Stated goal =
Starting at the line that contains "What is the span", restate each line word for word through the final line of the data, keeping both ends.

Input material =

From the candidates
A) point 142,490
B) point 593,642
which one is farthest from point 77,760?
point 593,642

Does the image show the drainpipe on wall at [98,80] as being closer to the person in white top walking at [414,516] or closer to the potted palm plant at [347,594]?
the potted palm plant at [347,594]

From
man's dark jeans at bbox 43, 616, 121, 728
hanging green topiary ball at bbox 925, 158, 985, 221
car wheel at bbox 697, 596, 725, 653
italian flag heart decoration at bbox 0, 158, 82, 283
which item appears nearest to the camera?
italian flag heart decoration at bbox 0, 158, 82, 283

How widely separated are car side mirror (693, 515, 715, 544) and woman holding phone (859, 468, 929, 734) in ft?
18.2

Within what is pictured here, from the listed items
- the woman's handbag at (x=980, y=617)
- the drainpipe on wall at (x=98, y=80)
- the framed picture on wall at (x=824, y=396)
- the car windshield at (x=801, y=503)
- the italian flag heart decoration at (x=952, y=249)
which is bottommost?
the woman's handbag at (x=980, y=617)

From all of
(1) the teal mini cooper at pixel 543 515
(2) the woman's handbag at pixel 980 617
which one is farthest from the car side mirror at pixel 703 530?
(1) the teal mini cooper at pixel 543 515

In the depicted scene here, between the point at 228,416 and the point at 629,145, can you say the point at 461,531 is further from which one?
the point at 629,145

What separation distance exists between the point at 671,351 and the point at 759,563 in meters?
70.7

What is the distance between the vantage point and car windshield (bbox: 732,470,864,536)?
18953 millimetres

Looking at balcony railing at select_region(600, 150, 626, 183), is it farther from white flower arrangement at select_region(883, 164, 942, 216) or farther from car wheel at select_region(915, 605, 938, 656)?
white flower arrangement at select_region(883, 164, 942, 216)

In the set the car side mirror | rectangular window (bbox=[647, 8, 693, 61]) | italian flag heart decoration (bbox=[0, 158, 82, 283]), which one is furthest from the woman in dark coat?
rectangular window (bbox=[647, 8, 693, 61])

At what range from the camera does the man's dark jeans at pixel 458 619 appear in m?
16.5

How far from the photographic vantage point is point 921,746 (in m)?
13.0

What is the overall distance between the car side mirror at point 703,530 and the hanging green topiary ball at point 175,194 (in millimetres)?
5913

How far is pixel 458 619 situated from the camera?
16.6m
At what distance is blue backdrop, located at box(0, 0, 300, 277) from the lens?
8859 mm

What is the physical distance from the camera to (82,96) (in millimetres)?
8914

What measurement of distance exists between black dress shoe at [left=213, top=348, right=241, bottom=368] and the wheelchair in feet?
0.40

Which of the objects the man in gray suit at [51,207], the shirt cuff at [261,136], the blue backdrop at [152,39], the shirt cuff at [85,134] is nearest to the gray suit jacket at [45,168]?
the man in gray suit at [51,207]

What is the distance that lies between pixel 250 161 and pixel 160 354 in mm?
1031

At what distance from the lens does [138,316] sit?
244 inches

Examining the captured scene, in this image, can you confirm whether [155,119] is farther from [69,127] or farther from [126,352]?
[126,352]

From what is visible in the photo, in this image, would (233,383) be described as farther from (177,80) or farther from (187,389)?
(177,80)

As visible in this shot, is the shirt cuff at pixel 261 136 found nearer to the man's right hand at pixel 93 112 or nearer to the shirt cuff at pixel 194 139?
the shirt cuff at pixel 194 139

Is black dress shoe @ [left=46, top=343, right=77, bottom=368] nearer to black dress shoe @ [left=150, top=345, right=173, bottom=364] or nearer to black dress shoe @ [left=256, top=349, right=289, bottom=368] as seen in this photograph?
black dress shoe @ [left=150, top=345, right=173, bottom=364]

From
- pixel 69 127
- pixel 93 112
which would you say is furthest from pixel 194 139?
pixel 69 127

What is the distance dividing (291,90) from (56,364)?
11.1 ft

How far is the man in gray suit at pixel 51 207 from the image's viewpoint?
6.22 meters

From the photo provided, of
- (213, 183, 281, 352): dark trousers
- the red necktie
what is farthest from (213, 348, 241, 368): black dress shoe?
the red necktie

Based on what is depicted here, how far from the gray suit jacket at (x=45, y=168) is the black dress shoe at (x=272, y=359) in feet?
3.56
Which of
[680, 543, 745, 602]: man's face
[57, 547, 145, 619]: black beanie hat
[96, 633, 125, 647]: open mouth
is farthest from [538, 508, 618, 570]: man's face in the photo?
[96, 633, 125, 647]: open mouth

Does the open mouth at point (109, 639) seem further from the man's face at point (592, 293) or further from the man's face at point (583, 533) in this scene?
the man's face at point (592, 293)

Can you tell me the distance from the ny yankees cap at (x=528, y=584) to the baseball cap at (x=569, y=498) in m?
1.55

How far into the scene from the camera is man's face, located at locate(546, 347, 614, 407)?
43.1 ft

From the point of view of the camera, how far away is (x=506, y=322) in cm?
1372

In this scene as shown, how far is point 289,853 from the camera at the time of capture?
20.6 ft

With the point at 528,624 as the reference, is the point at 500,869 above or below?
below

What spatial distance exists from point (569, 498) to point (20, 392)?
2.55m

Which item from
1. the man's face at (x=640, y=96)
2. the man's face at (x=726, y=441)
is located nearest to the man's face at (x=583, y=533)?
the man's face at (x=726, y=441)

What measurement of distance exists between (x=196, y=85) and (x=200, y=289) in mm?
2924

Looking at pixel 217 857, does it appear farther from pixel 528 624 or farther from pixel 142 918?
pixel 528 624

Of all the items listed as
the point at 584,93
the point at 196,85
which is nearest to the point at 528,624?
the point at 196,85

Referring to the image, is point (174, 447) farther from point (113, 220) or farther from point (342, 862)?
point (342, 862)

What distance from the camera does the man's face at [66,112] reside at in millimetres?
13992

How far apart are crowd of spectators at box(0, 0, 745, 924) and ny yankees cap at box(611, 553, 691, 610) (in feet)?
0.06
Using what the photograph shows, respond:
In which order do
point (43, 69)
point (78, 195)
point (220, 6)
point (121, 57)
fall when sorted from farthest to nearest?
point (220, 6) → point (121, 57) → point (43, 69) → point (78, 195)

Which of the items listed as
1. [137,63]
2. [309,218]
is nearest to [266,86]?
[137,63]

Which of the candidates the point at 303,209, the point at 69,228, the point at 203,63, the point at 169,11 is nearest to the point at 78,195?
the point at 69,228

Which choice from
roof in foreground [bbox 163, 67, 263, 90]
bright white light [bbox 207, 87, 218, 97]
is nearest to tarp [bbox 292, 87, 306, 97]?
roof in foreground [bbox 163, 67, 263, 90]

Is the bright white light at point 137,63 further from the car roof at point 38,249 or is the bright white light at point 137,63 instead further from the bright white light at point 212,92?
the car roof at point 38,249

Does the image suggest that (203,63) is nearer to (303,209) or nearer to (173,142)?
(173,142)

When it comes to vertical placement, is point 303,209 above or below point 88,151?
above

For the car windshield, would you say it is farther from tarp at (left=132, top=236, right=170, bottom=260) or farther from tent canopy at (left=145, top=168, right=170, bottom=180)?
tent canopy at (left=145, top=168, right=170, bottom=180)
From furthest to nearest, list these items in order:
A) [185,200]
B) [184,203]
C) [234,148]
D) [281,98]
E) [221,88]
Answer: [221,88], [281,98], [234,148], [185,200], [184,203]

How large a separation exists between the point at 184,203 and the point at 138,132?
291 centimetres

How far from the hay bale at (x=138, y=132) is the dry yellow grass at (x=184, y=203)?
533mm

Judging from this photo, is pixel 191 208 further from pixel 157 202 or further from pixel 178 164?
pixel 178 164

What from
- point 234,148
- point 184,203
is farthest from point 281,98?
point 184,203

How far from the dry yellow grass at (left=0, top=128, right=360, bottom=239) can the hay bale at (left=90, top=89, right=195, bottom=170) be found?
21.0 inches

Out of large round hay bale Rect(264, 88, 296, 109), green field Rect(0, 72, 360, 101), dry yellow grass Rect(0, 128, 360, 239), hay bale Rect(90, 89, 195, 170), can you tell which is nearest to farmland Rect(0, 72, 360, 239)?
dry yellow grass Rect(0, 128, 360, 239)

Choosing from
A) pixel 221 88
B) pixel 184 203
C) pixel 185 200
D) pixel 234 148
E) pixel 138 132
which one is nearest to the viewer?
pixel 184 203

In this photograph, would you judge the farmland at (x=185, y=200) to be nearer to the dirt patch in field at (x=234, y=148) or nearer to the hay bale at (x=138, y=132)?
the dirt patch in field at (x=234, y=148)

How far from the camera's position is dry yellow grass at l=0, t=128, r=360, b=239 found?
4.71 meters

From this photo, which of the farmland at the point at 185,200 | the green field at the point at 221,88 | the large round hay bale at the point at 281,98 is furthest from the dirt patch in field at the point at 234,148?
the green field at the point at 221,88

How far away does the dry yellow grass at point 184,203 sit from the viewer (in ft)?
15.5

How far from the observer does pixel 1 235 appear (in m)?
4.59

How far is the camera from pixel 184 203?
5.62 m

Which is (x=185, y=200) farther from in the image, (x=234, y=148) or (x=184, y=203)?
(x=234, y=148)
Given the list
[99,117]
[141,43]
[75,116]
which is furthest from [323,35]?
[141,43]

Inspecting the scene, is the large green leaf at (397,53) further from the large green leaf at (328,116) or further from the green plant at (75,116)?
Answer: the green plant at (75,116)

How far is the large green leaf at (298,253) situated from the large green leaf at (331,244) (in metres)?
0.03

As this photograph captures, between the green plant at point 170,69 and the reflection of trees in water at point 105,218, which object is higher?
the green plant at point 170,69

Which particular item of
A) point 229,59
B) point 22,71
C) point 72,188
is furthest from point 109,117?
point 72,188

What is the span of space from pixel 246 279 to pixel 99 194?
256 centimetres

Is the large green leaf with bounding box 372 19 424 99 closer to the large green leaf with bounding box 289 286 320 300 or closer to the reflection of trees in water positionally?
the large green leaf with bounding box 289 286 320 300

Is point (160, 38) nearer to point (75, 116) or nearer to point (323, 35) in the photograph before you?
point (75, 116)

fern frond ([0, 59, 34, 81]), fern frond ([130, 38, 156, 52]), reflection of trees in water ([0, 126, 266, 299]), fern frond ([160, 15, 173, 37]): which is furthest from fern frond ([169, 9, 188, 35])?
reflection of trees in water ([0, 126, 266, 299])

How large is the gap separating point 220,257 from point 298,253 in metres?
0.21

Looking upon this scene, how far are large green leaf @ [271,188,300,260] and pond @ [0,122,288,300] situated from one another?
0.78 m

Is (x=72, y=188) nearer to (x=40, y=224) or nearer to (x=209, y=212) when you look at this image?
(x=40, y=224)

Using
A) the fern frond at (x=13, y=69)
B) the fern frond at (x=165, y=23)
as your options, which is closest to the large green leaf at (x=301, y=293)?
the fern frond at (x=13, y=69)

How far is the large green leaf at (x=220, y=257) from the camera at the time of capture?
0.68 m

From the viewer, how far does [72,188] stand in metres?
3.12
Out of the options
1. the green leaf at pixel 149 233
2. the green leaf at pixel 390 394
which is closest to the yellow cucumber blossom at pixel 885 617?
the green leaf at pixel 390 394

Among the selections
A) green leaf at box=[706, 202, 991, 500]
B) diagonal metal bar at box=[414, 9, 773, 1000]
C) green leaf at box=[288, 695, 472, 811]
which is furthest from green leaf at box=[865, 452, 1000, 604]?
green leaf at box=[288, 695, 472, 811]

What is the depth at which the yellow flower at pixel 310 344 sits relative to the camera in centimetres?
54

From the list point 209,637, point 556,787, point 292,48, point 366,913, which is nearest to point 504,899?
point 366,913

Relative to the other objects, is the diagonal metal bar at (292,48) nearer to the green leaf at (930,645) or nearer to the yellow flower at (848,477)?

Full solution =
What is the span of space from pixel 246 279 to pixel 99 194?
256 centimetres

Is the large green leaf with bounding box 372 19 424 99 closer to the large green leaf with bounding box 289 286 320 300 or closer to the reflection of trees in water positionally?
the large green leaf with bounding box 289 286 320 300

Is point (160, 38) nearer to point (75, 116) or nearer to point (323, 35) in the photograph before you?
point (75, 116)

fern frond ([0, 59, 34, 81]), fern frond ([130, 38, 156, 52]), reflection of trees in water ([0, 126, 266, 299]), fern frond ([160, 15, 173, 37]): which is furthest from fern frond ([169, 9, 188, 35])?
reflection of trees in water ([0, 126, 266, 299])

How large is the gap separating point 220,257 from point 298,253 in metres?
0.21

Looking upon this scene, how far are large green leaf @ [271,188,300,260] and pond @ [0,122,288,300] situated from one another?
0.78 m

Is (x=72, y=188) nearer to (x=40, y=224) or nearer to (x=209, y=212) when you look at this image?
(x=40, y=224)

Using
A) the fern frond at (x=13, y=69)
B) the fern frond at (x=165, y=23)
as your options, which is closest to the large green leaf at (x=301, y=293)?
the fern frond at (x=13, y=69)

How far is the large green leaf at (x=220, y=257) from the camera at the time of capture?
0.68 m

From the viewer, how far does [72,188] stand in metres?
3.12
Out of the options
1. the green leaf at pixel 149 233
2. the green leaf at pixel 390 394
which is closest to the yellow cucumber blossom at pixel 885 617?
the green leaf at pixel 390 394

Among the selections
A) green leaf at box=[706, 202, 991, 500]
B) diagonal metal bar at box=[414, 9, 773, 1000]
C) green leaf at box=[288, 695, 472, 811]
which is furthest from green leaf at box=[865, 452, 1000, 604]?
green leaf at box=[288, 695, 472, 811]

What is the depth at which the yellow flower at pixel 310 344 sits relative to the camera in centimetres?
54

From the list point 209,637, point 556,787, point 292,48, point 366,913, which is nearest to point 504,899?
point 366,913

Relative to the other objects, is the diagonal metal bar at (292,48) nearer to the green leaf at (930,645) or nearer to the yellow flower at (848,477)?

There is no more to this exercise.